Our work in London is having an impact because it continues all the time. Men are changed, but the work goes on. Men of different talents, different appearance, come in and make their contribution. Why should not this plan be more widely copied, even in small places? Why cannot the man in a district with several churches assure the people that once a year they will have a short effort in each church? The church could always know and know a long time ahead when their effort will come. Why cannot the man from a neighboring district come in and do the preaching, with the local pastor upholding his hands in prayer and by joining him in visitation? Then he can go to the other district and do the preaching. Thus a new voice, a new man, comes in. This is an old custom. It worked long ago, and it will work today. Are we too busy doing things that do not need to be done? This is a work that definitely needs to be done and done continuously.

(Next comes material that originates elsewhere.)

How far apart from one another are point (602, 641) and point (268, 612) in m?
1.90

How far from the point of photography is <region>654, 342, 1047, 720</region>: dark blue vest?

Here is something that may never get into print. [But we are printing it!—EnrroRs.] But if we could have a sabbatical year, just one year in which no councils, no congresses, nothing like that would be held, with no Fall Council, no Spring Council—just let the General Conference Committee run things for a year while we all preach and work for God, and quit running around for a year—wouldn't that be great? Why, we would have more souls than we have ever had before. We would save a million dollars and we would win thousands of souls. It would be a wonderful thing to have such a year, a seventh year of release from these things.
Perhaps that is suggesting too much, but someday something like that will happen. And when it does it will be the beginning of an evangelism that will lighten the world with the glory of the Lord.